According to the investor, issuing bonds to help countries would require Brussels to maintain a AAA credit rating, meaning the need to authorize new taxes to cover the bonds’ cost. “The taxes only have to be authorized; they don’t need to be implemented,” he insisted.
Soros also expanded on a subject he discussed at length last week – the German Constitutional Court’s ruling that the European Central Bank had overstepped its mandate with the purchase of government debt under its quantitative easing (i.e. cash printing) programme. The German court gave the bank a three-month ultimatum to justify the proportionality of the bond purchases, and warned that the Bundesbank would drop out of the programme if a solution was not found. In an unprecedented response, the European Commission threatened to sue Berlin.

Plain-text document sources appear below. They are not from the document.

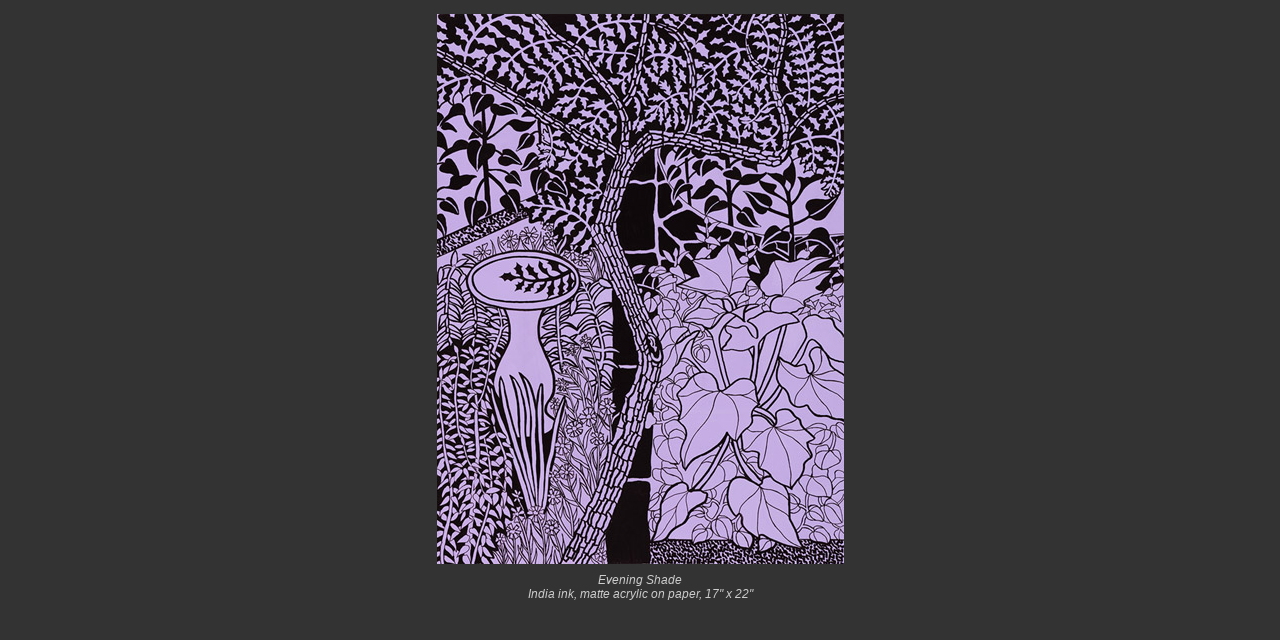

--- FILE ---
content_type: text/html
request_url: https://susanbakerchambers.com/drawing01.html
body_size: 1098
content:
<html>
<head>
<title>Susan Baker Chambers</title>
<meta http-equiv="Content-Type" content="text/html; charset=iso-8859-1">
<meta name=viewport content="width=device-width, initial-scale=1">
<meta name="Description" content="Susan Baker Chambers is an acrylic painter of Southern Gardens.
Her compositions explore pattern, vibrant color and flattened space.
Her collage series Solastalgia  investigates Environmental concerns.">
<meta name="keywords" content="Susan Baker Chambers, Fine Arts, Artist, acrylic painter, Solastalgia, Environmental concerns, Southern Gardens">
<link href="style.css" rel="stylesheet" type="text/css" media="all" />
</head>
<body>
  <table border="0" cellspacing="3" cellpadding="3" align="center">
    <tr> 
      <td> 
        
      <div align="center"><img src="images/drawing01.jpg" width="407" height="550"></div>
      </td>
    </tr>
    <tr> 
      
    <td> 
      <p class="small" align="center">Evening Shade<br>
        India ink, matte acrylic on paper, 17&quot; x 22&quot;</p>
      </td>
    </tr>
  </table>
</body>
</html>


--- FILE ---
content_type: text/css
request_url: https://susanbakerchambers.com/style.css
body_size: 769
content:
body 	{ background-color: #333333;
	}


.rel 	{
	position: relative;
	top: 50px;
	}


.title {
	letter-spacing: 1em;
	font-family: "Arial";
	font-size: 16pt;
	color: #CCCCCC;
	}

img
{
    max-width: 100%;
    height: auto;
}


.links {

	font-family: "Arial";
	font-size: 11pt;
	line-height: 20pt;
	color: #E2E2E2;
	}


.copy {
	font-family: "Arial";
	font-size: 10pt;
	color: #CCCCCC;
	}

.small {
	font-family: "Arial";
	font-size: 9pt;
	font-style: italic;
	color: #CCCCCC;
	}

a:link   { color: #E2E2E2; 
	text-decoration: none; 
	}

a:visited  { color: #E2E2E2; 
	text-decoration: none;
	}

a:hover  { color: #FFFFFF; 
	text-decoration: none; }

a:active  { color: #E2E2E2; 
	text-decoration: none;
	 }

In his remarks Friday, Soros suggested that “the relaxation of state aid rules, which favour Germany, has been particularly unfair to Italy, which was already the sick man of Europe and then the hardest hit by COVID-19.”
According to Soros, if Italy drops out of the EU, it might be the beginning of the end for the bloc. “What would be left of Europe without Italy?” he asked.
Soros isn’t alone in his concerns about the EU’s weak performance in the face of the coronavirus crisis. Last week, Bloomberg reported that Brussels’ failure to “mount a joint fiscal defence” against the coronavirus and the “lack of a cohesive fiscal policy” have already made the euro one of the weakest major Western currencies, sparking fresh fears about the bloc’s future.
Soros, the Hungarian-American hedge fund manager-turned activist, has been a vocal proponent of the European Union project since the 1990s. In the UK, he’s best known for sparking the 1992 run on the pound, which earned him his first billion dollar earning, but cost the British economy billions in losses. In 2002, he was convicted of insider trading in France. Elsewhere, he’s faced criticism for spending billions of dollars spreading his vision of a global, liberal, market-driven world order. He began his political activities in Eastern Europe in Eastern Europe and the former Soviet Union in the late 1980s and early 1990s. Since then, his Open Societies Foundations have spread to over 60 countries, including not just developing nations, but the US and Western Europe as well. Russia kicked Open Society Foundations out of the country in 2015, listing their activities as a threat to national security.